Excerpted data:
* Start *

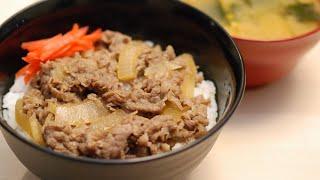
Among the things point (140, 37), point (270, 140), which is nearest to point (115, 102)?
point (140, 37)

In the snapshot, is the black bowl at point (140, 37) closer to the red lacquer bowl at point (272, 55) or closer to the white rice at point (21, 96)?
the white rice at point (21, 96)

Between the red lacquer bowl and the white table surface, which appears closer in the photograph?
the white table surface

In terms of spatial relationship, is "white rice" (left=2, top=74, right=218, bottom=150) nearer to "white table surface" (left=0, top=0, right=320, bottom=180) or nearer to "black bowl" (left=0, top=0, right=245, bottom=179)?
"black bowl" (left=0, top=0, right=245, bottom=179)

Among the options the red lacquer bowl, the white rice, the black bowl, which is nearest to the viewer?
the black bowl

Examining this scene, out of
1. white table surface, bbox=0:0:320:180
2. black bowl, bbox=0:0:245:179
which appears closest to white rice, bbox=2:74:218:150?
black bowl, bbox=0:0:245:179

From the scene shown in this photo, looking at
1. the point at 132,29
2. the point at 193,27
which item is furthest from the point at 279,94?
the point at 132,29

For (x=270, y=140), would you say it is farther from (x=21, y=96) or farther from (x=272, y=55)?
(x=21, y=96)
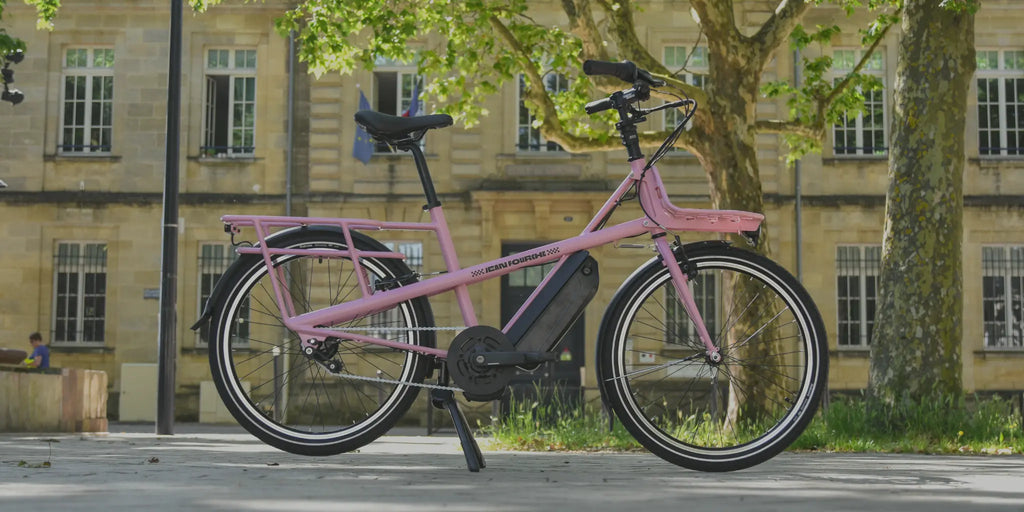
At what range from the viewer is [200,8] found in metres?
13.1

* End *

Write out all the lines above again word for word, leaving out the pictures.

Among the things point (140, 37), point (270, 140), which is nearest to point (115, 102)?
point (140, 37)

In the snapshot, is the black bowl at point (140, 37) closer to the red lacquer bowl at point (272, 55) or closer to the white rice at point (21, 96)?
the white rice at point (21, 96)

Between the red lacquer bowl and the white table surface, which appears closer in the photograph?
the white table surface

In terms of spatial relationship, is "white rice" (left=2, top=74, right=218, bottom=150) nearer to "white table surface" (left=0, top=0, right=320, bottom=180) or nearer to "black bowl" (left=0, top=0, right=245, bottom=179)?
"black bowl" (left=0, top=0, right=245, bottom=179)

Among the options the red lacquer bowl, the white rice, the black bowl, which is nearest to the viewer?
the black bowl

Examining this scene, out of
1. white table surface, bbox=0:0:320:180
2. black bowl, bbox=0:0:245:179
which appears closest to white rice, bbox=2:74:218:150?
black bowl, bbox=0:0:245:179

From the scene shown in this photo, looking at
1. the point at 132,29
2. the point at 193,27
which item is furthest from the point at 279,94?
the point at 132,29

For (x=270, y=140), would you say it is farther from (x=21, y=96) or farther from (x=272, y=55)?
(x=21, y=96)
At what range from the viewer is [200,8] found in metres?
13.1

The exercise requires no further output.